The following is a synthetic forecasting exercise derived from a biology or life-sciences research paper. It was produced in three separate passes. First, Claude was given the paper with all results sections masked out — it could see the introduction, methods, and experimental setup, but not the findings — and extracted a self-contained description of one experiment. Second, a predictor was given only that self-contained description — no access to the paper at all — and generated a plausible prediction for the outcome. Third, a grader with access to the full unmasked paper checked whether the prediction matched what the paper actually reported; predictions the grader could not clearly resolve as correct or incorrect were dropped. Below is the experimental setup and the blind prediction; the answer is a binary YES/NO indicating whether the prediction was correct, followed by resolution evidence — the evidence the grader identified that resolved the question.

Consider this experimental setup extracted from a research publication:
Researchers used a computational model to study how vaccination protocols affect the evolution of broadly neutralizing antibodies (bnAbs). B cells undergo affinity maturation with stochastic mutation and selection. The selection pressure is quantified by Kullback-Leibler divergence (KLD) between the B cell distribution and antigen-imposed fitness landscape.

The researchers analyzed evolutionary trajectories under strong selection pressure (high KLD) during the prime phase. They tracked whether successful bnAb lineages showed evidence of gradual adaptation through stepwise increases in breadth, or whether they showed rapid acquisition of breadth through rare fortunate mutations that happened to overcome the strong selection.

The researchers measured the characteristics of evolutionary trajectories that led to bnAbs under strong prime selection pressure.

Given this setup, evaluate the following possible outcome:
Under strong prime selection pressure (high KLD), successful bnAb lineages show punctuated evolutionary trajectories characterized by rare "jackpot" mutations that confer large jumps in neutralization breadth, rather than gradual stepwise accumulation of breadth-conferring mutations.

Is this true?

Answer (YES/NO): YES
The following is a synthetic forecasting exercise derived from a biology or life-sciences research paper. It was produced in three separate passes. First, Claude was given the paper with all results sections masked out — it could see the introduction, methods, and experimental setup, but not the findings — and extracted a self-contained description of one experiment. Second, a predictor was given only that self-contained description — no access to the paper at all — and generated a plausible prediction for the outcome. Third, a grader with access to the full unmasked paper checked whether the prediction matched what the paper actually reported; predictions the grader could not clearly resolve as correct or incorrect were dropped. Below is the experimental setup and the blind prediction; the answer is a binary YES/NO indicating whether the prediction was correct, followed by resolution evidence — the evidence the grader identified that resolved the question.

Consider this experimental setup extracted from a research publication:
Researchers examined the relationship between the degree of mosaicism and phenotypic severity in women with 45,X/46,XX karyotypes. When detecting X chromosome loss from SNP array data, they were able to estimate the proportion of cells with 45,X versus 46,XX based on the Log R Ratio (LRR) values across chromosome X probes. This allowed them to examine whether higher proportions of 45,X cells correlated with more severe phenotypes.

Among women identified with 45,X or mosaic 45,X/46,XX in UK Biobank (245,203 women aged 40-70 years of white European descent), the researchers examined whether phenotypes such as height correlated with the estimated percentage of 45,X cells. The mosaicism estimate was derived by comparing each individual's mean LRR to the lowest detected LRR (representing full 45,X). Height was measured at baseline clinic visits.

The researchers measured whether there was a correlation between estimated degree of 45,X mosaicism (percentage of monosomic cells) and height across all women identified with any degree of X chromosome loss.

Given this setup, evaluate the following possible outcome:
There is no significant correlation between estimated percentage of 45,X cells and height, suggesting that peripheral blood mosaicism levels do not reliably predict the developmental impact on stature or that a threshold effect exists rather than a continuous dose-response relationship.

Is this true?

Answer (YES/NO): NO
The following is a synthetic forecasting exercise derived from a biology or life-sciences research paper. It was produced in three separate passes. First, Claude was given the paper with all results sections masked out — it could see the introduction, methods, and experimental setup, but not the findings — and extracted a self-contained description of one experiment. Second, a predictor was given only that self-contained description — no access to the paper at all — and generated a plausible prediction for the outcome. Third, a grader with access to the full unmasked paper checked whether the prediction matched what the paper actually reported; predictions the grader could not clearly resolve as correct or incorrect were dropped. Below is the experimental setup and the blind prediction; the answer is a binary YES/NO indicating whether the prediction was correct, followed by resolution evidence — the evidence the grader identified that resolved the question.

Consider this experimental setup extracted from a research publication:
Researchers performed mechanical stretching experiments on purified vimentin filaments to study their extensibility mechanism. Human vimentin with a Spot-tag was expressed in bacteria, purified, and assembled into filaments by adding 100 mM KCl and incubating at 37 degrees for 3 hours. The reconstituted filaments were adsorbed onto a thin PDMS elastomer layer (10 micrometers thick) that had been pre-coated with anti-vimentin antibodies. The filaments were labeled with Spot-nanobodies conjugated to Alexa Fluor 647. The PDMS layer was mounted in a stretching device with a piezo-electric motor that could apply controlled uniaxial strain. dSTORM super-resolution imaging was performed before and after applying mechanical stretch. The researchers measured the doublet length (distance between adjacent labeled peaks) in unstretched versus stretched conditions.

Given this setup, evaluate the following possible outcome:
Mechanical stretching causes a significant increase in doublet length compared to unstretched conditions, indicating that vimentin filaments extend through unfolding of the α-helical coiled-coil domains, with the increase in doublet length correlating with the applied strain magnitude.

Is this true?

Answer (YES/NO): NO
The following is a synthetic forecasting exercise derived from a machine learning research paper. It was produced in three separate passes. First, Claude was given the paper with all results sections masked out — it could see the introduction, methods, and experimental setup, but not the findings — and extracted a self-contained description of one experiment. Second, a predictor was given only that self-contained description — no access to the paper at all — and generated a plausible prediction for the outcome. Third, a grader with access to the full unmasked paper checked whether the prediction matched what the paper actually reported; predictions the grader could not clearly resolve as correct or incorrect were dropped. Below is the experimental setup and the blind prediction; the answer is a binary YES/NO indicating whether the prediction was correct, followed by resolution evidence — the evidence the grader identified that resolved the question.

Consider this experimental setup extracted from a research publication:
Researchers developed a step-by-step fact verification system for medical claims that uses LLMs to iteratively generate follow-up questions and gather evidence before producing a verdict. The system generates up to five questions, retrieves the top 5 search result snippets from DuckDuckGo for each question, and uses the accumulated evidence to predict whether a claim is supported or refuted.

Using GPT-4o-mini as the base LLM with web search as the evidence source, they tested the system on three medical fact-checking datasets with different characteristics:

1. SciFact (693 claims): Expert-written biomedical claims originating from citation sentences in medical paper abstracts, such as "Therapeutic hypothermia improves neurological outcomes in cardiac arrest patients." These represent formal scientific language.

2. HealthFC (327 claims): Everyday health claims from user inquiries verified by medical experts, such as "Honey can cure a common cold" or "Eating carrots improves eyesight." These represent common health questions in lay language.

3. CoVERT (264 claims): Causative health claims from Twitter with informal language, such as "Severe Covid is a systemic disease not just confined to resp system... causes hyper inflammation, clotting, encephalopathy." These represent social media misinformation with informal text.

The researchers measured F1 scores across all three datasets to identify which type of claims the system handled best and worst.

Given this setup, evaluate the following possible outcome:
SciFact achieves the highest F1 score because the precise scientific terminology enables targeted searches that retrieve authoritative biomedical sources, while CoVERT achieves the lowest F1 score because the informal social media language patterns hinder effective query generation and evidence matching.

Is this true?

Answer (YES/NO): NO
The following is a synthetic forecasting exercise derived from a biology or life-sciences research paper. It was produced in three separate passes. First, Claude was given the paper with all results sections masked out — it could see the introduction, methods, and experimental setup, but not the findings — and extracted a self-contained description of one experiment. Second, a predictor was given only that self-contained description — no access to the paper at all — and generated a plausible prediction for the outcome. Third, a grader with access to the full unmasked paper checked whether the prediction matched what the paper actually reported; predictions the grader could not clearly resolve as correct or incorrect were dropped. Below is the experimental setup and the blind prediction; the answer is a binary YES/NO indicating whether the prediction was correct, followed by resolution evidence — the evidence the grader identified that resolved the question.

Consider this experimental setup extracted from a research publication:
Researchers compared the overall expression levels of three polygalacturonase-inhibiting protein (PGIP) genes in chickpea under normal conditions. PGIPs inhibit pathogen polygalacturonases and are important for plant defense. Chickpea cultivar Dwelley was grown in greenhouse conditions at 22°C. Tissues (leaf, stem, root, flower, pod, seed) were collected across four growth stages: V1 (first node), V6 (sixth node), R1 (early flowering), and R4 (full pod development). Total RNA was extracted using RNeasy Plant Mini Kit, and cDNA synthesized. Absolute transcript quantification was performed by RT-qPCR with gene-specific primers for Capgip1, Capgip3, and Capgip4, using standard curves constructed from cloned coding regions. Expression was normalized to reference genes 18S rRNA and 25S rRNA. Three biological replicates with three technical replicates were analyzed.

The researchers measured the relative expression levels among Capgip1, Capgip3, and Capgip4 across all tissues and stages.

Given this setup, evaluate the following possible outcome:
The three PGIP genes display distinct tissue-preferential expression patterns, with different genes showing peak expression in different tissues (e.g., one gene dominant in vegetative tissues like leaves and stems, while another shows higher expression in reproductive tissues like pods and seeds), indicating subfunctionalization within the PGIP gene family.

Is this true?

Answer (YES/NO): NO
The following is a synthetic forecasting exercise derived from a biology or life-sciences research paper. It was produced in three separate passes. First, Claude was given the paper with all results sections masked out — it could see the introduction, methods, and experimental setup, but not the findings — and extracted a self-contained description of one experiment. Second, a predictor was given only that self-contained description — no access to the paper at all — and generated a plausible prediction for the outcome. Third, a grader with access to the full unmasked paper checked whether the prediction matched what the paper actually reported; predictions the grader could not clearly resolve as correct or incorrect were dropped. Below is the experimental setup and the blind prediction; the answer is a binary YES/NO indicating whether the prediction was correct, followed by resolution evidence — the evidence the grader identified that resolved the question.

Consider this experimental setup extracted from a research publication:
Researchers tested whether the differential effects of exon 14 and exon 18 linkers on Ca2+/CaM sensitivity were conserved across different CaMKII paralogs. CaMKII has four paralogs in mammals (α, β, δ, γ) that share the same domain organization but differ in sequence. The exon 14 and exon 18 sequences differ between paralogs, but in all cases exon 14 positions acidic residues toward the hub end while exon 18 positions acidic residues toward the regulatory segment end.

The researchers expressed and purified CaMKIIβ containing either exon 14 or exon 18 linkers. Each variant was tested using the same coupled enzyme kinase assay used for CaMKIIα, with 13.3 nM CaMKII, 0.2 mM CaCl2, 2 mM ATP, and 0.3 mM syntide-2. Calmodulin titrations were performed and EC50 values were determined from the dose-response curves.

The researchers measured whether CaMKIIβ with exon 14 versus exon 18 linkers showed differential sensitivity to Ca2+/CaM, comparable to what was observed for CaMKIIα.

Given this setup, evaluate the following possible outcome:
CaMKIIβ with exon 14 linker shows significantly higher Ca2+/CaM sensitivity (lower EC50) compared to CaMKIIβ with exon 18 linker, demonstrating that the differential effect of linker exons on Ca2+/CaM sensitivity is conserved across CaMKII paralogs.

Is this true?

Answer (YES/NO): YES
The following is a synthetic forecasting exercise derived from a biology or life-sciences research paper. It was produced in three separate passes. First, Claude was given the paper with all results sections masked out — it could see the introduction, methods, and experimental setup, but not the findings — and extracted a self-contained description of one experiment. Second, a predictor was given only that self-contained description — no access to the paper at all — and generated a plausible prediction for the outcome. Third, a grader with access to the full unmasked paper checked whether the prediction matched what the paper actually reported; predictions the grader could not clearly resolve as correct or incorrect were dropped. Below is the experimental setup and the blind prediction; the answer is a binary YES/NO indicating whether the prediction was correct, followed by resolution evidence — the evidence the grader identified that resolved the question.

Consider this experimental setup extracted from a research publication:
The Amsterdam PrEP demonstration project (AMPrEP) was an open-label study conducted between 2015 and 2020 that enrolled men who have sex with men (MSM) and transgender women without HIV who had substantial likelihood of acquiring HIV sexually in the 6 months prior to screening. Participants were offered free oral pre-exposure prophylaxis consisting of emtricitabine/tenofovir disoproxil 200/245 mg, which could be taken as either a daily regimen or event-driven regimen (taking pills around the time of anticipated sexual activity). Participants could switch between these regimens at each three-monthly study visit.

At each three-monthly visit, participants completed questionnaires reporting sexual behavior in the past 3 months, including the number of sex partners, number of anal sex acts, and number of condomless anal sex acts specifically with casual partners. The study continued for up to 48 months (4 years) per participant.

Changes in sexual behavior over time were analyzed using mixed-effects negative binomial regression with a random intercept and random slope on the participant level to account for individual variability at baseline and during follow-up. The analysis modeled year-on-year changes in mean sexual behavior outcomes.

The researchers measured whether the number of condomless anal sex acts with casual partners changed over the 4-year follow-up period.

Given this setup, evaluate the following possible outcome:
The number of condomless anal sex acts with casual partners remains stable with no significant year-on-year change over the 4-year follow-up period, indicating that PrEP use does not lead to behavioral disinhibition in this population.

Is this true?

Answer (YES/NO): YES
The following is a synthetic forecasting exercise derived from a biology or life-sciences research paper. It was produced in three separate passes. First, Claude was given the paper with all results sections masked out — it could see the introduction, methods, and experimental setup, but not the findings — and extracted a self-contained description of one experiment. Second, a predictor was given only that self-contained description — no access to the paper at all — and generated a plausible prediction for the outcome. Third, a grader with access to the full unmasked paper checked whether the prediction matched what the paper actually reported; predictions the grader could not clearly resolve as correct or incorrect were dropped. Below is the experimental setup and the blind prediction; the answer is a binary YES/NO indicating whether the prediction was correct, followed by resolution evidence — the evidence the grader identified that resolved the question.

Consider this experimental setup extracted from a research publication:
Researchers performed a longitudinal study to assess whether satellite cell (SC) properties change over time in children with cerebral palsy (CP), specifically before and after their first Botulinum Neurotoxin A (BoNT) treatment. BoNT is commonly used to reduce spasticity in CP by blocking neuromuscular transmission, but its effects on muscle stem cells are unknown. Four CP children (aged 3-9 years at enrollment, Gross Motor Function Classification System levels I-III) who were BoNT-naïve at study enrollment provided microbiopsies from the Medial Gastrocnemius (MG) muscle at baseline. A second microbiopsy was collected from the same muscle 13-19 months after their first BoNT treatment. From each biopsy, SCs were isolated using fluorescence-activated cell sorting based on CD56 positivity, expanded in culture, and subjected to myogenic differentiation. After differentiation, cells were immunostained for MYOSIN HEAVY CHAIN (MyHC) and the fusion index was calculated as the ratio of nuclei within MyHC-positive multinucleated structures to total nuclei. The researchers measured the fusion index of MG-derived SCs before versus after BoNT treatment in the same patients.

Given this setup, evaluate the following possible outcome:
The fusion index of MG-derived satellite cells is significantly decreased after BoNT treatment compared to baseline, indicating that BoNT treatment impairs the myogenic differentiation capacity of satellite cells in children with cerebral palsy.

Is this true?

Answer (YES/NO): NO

════

#### What you will do
Pull every line with the string "characteristics" from the data above.

#### Answer section
The researchers measured the characteristics of evolutionary trajectories that led to bnAbs under strong prime selection pressure.
Using GPT-4o-mini as the base LLM with web search as the evidence source, they tested the system on three medical fact-checking datasets with different characteristics:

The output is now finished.